Uno de mis primeros recuerdos en el pueblo es de la gente que detenía su coche para fotografiar vacas. Recuerdo la gracia que me hacía, me parecía algo sacado de todo contexto porque si algo rodeaba los prados de mi niñez eran montones de vacas pastando. Ahí donde hubiese un mínimo de prado había vacas. Por aquel entonces ni imaginaba que una niña de Madrid llegaría a responder que la leche salía de los briks. Su seguridad al decirlo equilibraba en la balanza mi estupor al verla a través de la pantalla de la televisión, y al instante recordé un pequeño detalle.

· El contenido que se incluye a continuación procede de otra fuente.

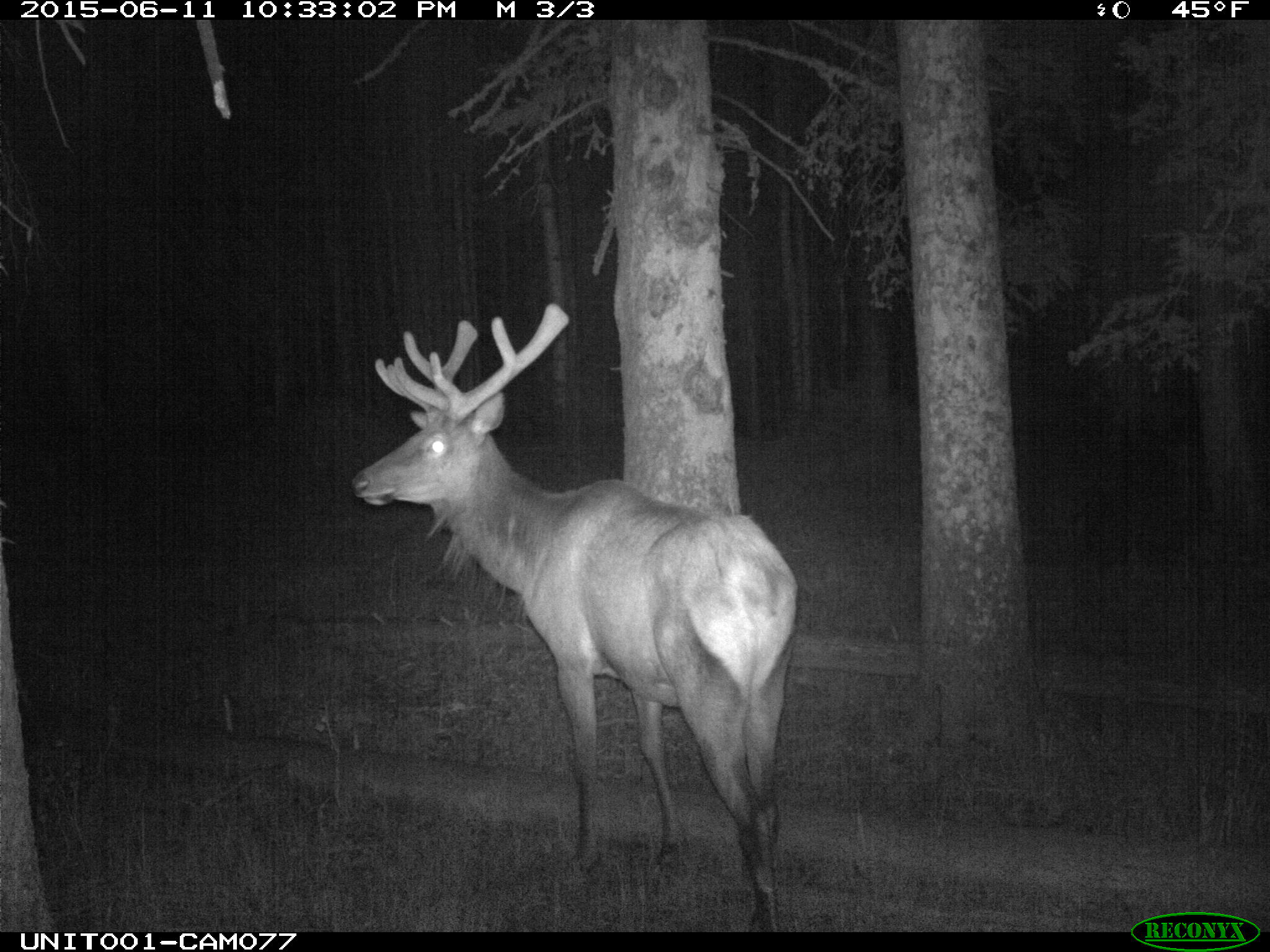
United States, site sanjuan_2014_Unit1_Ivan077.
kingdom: Animalia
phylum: Chordata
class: Mammalia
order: Artiodactyla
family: Cervidae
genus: Cervus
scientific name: Cervus elaphus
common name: red deer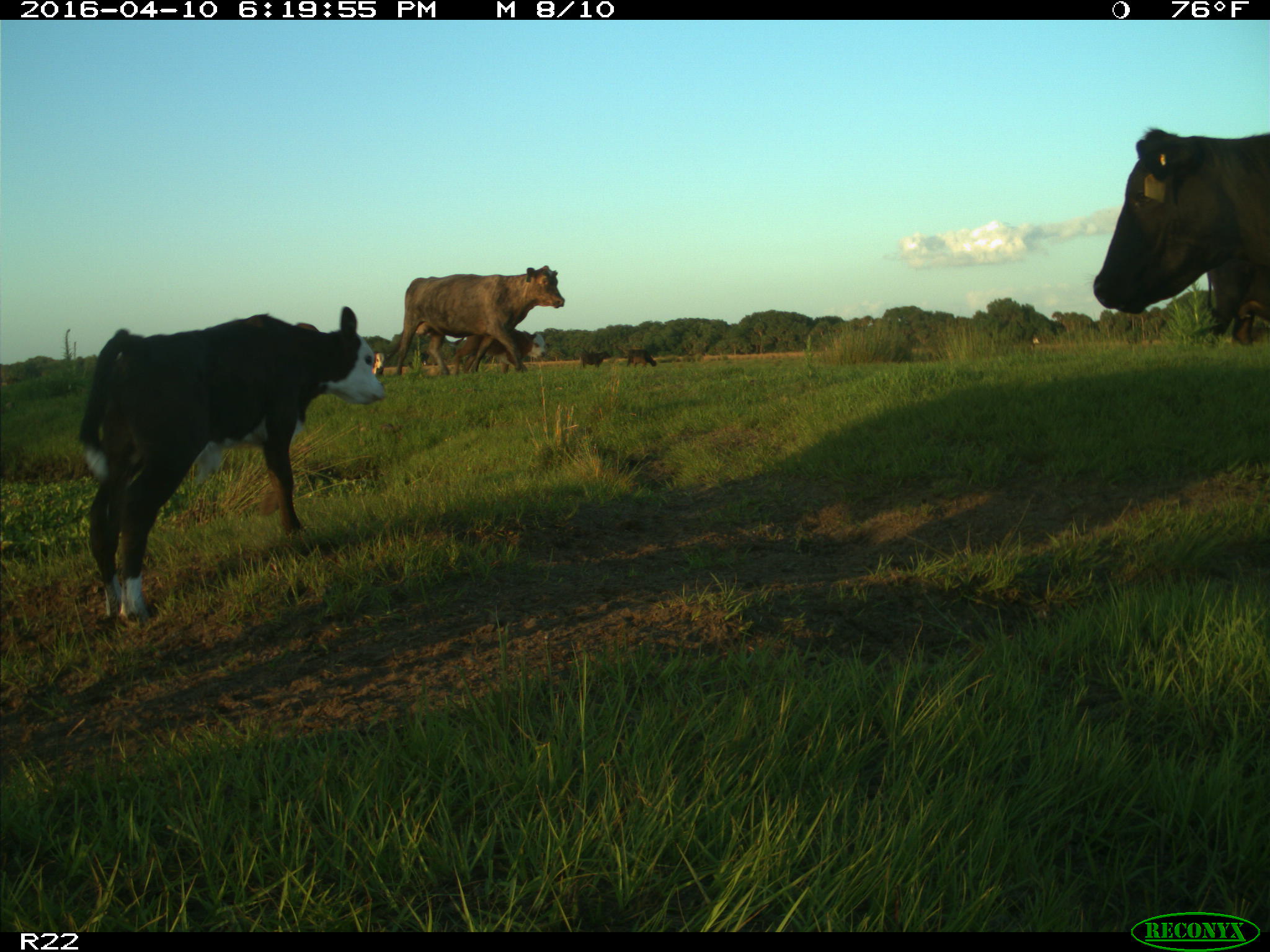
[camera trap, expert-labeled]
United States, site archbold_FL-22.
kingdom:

Hace taitantos años una niña de asturiana viéndonos sacar patatas de la tierra nos preguntó cómo habían llegado las patatas hasta allí. Creímos que bromeaba y nos reímos lo que quisimos, pero no tardamos en comprender que ella nunca lo había visto, no había más que mirar sus ojos llenos de luz. Al explicarle el proceso se quedó maravillada, y se pidió participar. Le pedí que echase todas las patatas que sacara en un caldero vacío y que no lo perdiera de vista, para hacer una tortilla de patatas al terminar. La tortilla era una tortilla de patata como cualquier otra, doy fe, pero ella nos aseguró que era la más rica que comió en su vida, y tuvimos que creerla por lo mucho que insistió.
Aún estaba pasmada porque pudiesen sacarse patatas de verdad de entre la tierra con una fesoria. Sí, han leído bien, aquí a las azadas las llamamos fesorias. La niña por aquel entonces tenía ocho años, y vivía rodeada de tierras de labranza desde que nació, pero sus padres nunca sembraban. Al año siguiente la avisamos para la taja de patatas, tal y como habíamos quedado, después nos ayudó a sembrarlas. A partir de entonces siguió bien de cerca el proceso de todas las hortalizas de nuestra huerta y se hizo asidua en toda clase de recogida. Hasta lo más simple resulta apasionante cuando se le presta atención, verla trenzar cebollas era todo un poema.
Pues eso, cuando era niña y un coche de turistas se detenía a retratar vacas en los alrededores del pueblo en que los niños andábamos compitiendo todo el día para arriba y para abajo hasta saber quien era el más veloz, o el más fuerte, me parecía algo fuera de toda lógica que un coche irrumpiese nuestra actividad para retratar el tranquilo pastar de una vaca. No podía concebirlo, porque entonces no sabía la suerte de acercarme hasta ellas cuando quisiera y contemplarlas hasta el cansancio. Ahora sé exactamente lo que sentían. Mi marido también sabe cómo es la sensación de detener el coche ante la urgencia, casi siempre imprevisible, de que yo pueda retratarlas. Y compartirlas desde aquí, a sabiendas que a día de hoy, muchos ni sueñan con tal lujo.
Las vacas que antes poblaban los prados eran todas de manchas negras y blancas, porque eran de leche. Esas ya no rinden y todas las tienen de color marrón, porque son de carne.